You are not imagining it, and you are not alone in being frustrated. Across the south, residents and business owners have held sit-ins over how slow the compensation has been. The funds are real but the system to deliver them to individual homes is not fully running, and the scale of the damage is enormous — across South Lebanon the war destroyed or damaged tens of thousands of homes.
This guide will be updated as the official process becomes clearer. In the meantime, keeping your damage documented and registered is the most useful thing within your control.
Is it safe to go back to my land?
Be careful. After the war, unexploded shells and cluster munitions remain in fields, rubble and along roads across the south, and they can still kill or maim long after the fighting stops.

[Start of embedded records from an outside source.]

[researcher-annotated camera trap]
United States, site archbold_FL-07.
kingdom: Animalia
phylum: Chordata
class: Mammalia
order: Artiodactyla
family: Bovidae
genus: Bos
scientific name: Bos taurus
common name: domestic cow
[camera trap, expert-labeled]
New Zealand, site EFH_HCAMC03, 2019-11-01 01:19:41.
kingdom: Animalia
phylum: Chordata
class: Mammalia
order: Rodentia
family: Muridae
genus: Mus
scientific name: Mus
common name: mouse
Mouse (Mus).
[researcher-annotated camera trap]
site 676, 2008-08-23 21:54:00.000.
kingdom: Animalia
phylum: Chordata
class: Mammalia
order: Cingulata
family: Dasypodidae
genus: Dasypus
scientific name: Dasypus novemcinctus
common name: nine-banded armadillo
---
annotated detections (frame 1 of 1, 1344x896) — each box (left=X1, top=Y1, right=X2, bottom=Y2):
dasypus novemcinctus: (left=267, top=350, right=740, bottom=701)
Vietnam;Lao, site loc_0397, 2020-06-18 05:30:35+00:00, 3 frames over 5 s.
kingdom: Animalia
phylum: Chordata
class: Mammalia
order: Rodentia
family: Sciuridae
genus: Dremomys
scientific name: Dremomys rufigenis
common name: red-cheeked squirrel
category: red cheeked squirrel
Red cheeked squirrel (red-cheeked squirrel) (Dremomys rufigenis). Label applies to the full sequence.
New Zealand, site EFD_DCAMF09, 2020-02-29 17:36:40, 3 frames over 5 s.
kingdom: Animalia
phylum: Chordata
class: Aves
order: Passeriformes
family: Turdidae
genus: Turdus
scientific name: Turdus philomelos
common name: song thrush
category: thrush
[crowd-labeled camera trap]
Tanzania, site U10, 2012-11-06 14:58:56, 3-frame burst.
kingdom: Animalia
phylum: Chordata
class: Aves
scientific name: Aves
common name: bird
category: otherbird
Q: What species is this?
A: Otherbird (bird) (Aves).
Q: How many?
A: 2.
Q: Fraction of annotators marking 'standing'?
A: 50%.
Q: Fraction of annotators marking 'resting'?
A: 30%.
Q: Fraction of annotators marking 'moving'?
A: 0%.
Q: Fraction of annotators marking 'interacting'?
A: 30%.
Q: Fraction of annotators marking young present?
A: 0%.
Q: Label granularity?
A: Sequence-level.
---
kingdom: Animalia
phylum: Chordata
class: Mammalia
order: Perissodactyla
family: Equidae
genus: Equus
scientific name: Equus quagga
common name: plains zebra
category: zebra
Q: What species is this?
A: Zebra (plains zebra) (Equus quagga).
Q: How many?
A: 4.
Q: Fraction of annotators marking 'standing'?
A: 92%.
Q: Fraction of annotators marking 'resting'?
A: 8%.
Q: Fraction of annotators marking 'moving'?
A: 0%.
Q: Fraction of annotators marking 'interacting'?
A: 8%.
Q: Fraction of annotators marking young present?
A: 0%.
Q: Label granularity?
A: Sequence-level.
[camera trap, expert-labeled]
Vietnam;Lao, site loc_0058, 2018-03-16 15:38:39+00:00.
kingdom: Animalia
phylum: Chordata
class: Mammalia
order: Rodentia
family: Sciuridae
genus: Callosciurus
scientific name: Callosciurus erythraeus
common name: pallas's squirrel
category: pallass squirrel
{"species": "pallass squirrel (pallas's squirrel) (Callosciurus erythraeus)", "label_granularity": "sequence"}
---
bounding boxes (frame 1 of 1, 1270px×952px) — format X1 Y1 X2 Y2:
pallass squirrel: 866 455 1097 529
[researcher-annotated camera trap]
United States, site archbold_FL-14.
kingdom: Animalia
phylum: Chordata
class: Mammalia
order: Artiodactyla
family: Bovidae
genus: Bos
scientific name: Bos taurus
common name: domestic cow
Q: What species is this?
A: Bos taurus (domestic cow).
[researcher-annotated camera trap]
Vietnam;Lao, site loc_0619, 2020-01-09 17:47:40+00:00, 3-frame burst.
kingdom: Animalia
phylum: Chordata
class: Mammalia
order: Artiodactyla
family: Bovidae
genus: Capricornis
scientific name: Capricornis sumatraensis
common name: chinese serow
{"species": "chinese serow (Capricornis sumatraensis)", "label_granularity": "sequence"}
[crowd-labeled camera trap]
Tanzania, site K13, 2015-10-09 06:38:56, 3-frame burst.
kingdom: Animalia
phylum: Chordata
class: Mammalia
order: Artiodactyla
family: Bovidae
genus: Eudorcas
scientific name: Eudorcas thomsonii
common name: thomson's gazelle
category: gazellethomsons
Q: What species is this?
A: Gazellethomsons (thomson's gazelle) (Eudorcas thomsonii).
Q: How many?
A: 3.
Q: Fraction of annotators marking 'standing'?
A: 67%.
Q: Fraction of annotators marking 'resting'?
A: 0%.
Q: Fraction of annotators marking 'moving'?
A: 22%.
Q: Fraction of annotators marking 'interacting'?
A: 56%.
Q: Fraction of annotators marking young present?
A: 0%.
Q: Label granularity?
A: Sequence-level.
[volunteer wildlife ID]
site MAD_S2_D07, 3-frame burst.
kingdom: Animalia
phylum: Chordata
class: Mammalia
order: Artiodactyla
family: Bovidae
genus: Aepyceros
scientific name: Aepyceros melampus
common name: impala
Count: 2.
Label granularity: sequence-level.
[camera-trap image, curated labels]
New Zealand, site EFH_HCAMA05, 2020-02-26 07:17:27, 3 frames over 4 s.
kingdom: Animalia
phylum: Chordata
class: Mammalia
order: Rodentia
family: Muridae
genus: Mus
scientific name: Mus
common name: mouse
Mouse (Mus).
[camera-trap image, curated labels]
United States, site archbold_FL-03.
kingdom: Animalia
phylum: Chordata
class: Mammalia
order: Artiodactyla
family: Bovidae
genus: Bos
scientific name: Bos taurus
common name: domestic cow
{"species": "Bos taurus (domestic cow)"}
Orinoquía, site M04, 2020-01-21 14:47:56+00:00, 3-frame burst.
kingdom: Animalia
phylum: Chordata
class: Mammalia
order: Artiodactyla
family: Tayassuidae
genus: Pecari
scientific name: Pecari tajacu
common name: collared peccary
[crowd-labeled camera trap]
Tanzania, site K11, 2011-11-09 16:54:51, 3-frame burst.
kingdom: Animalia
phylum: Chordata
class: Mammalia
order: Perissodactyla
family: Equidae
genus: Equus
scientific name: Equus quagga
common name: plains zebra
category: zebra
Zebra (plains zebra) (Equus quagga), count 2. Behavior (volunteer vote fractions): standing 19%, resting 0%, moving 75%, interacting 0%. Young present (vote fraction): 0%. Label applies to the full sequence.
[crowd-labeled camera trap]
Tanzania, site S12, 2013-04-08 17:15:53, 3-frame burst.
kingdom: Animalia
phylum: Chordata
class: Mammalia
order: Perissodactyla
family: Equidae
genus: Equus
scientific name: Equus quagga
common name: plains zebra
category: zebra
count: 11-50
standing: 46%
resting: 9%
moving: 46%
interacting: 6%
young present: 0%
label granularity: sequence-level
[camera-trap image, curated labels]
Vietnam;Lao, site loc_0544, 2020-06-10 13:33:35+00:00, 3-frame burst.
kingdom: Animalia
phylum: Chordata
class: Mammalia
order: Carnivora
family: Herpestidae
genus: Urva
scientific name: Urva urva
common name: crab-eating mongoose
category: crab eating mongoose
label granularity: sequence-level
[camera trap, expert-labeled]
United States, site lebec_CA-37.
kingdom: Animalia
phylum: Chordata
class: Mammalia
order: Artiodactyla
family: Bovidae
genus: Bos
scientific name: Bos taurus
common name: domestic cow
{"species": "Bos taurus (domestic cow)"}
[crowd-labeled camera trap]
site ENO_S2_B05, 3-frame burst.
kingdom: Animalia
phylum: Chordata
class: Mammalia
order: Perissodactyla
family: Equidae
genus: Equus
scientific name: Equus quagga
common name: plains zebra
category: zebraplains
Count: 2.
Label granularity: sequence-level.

If you see anything suspicious — a strange metal object, something that looks like a small canister or a shell, anything you do not recognise — do not touch it, do not move it, do not kick it, and keep children well away. Move back the way you came, and call the Civil Defense on 125 or the Lebanese Army on 1701 to report it. Never try to move or defuse it yourself. Clearing it is the job of trained teams.
Where can I keep up with what is happening?
The most reliable points are your municipality and the Union of Tyre Municipalities (uotm.gov.lb), and the Council of the South (councilforsouth.gov.lb) for compensation and reconstruction news. Be wary of unofficial pages promising payments or asking for fees — the official bodies above do not charge you to register damage.